▶ YOUR TASK
For the entries starting with the line containing "Black cocktail dress." and ending with the line containing "Brasil vence a", change "Black" to "Navy". Rewrite only those lines, leaving everything else as it stands.

▶ DATA

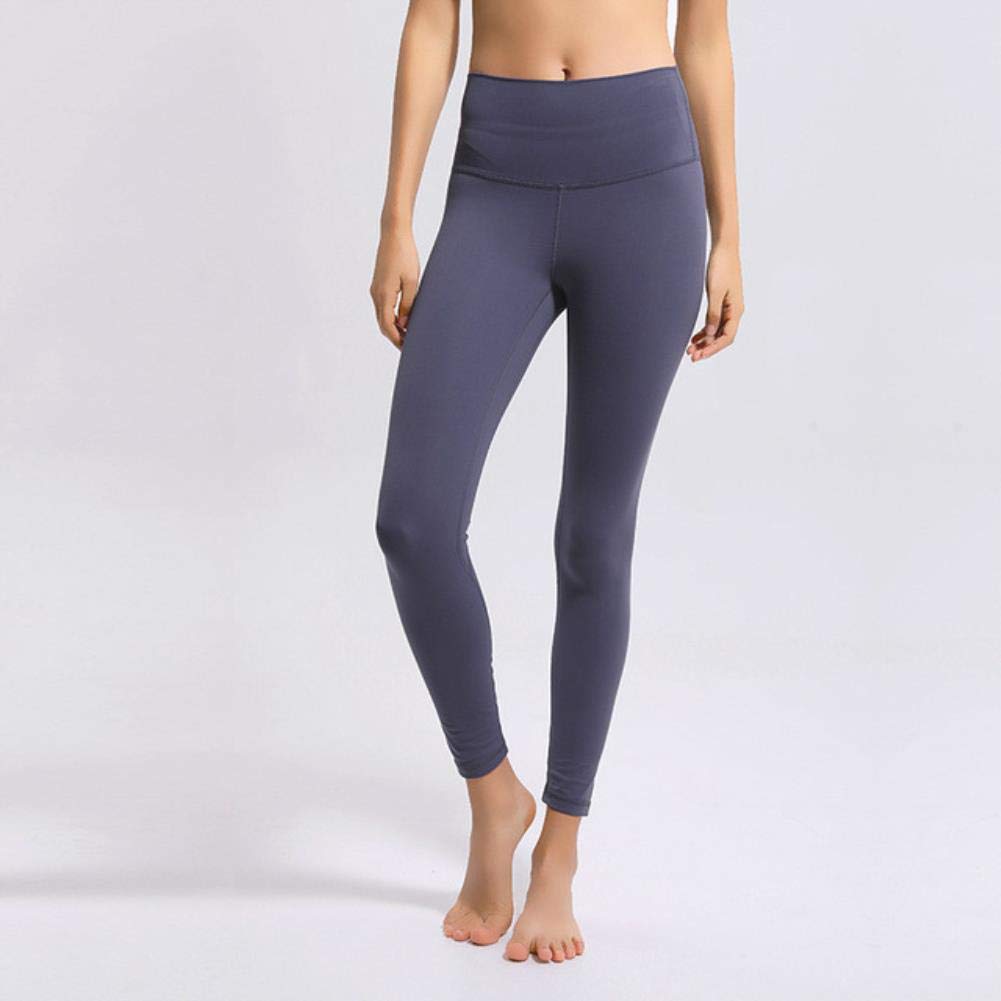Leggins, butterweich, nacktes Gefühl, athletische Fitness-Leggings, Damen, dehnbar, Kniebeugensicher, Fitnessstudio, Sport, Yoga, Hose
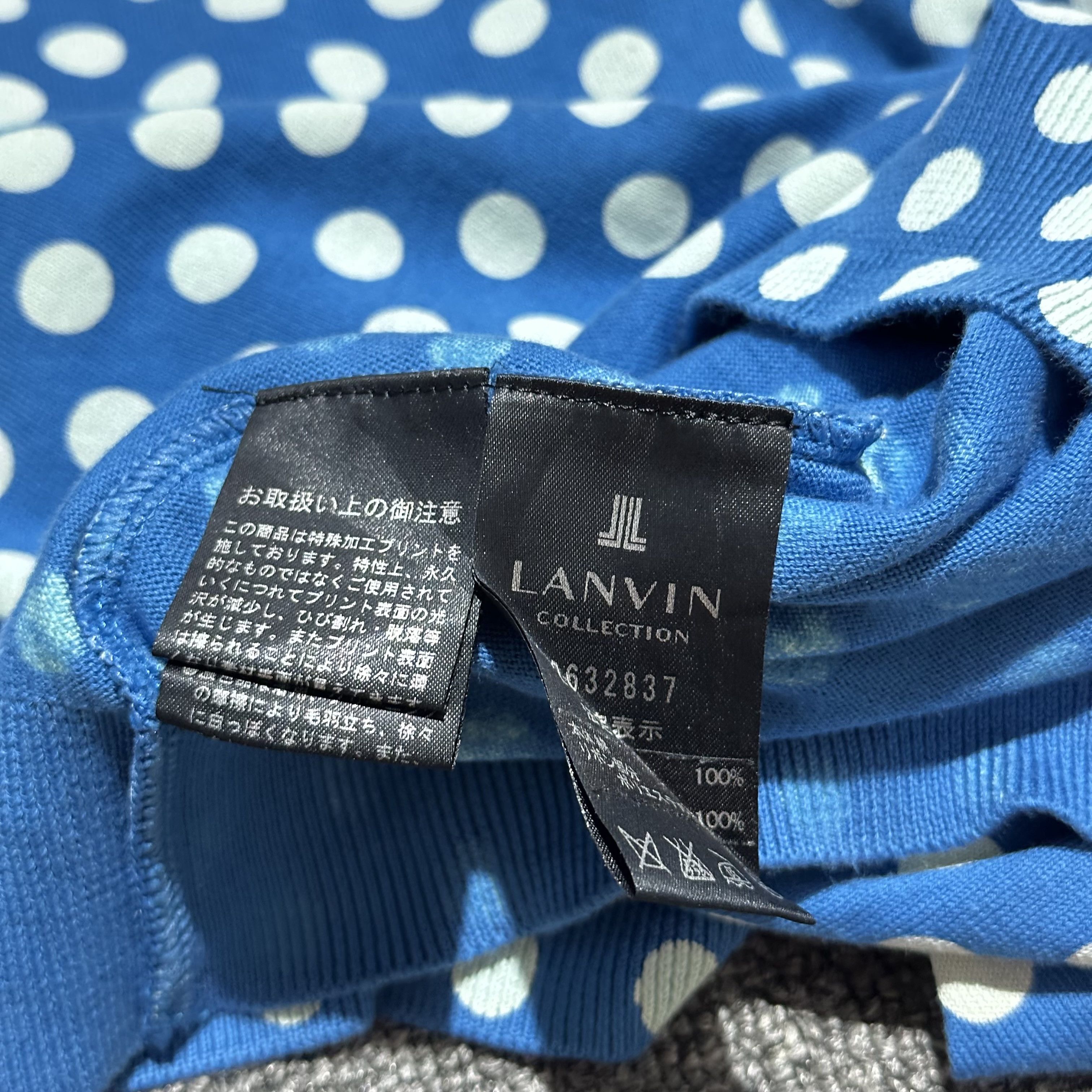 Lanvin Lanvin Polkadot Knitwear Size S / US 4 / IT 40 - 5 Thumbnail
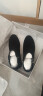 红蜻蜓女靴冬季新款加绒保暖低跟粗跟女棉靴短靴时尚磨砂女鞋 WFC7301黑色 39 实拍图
---
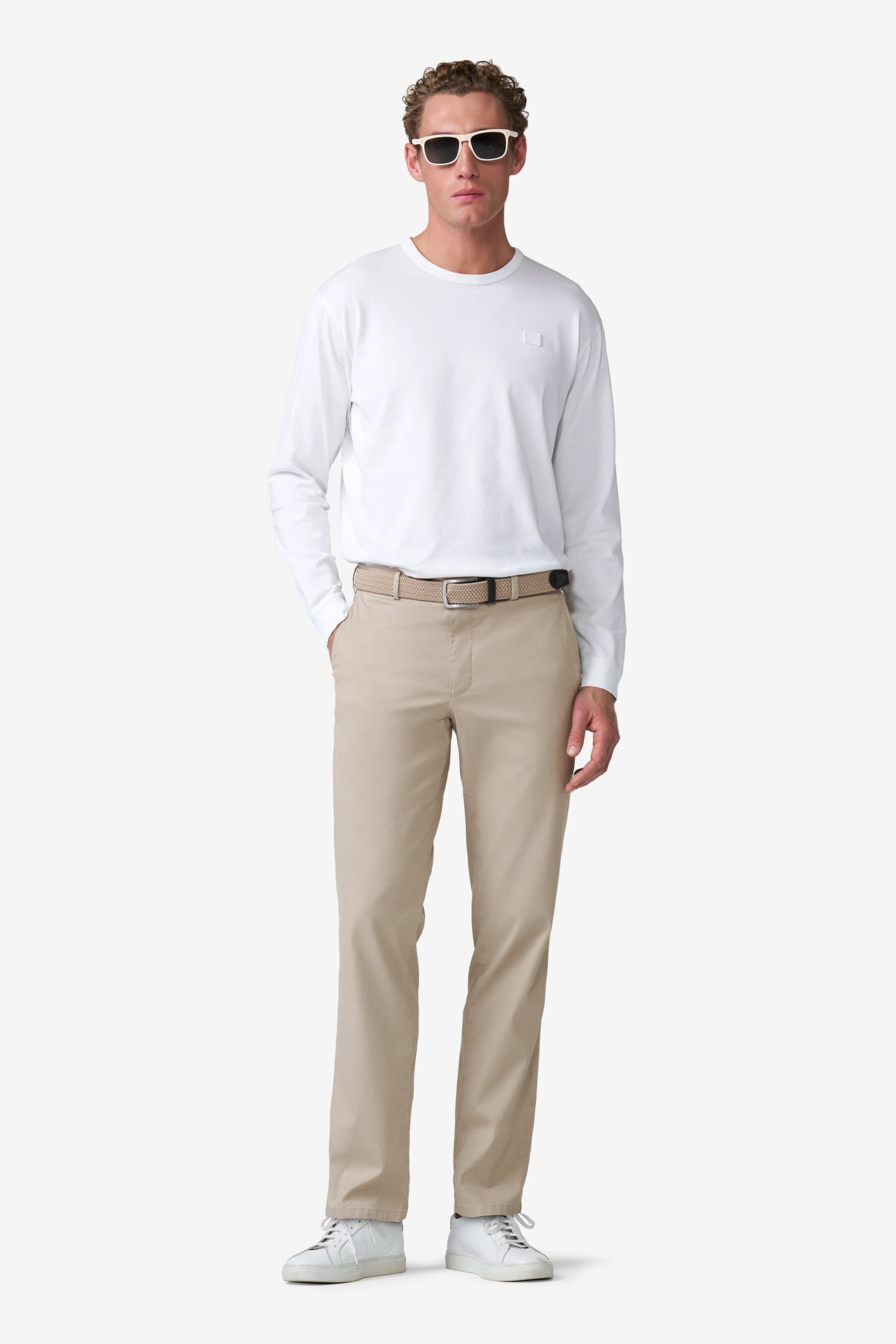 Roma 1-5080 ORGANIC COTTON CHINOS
==
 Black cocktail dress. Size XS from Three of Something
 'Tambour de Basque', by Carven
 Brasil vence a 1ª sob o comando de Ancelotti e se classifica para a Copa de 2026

▶ EXPECTED ANSWER
 Navy cocktail dress. Size XS from Three of Something
 'Tambour de Basque', by Carven
 Brasil vence a 1ª sob o comando de Ancelotti e se classifica para a Copa de 2026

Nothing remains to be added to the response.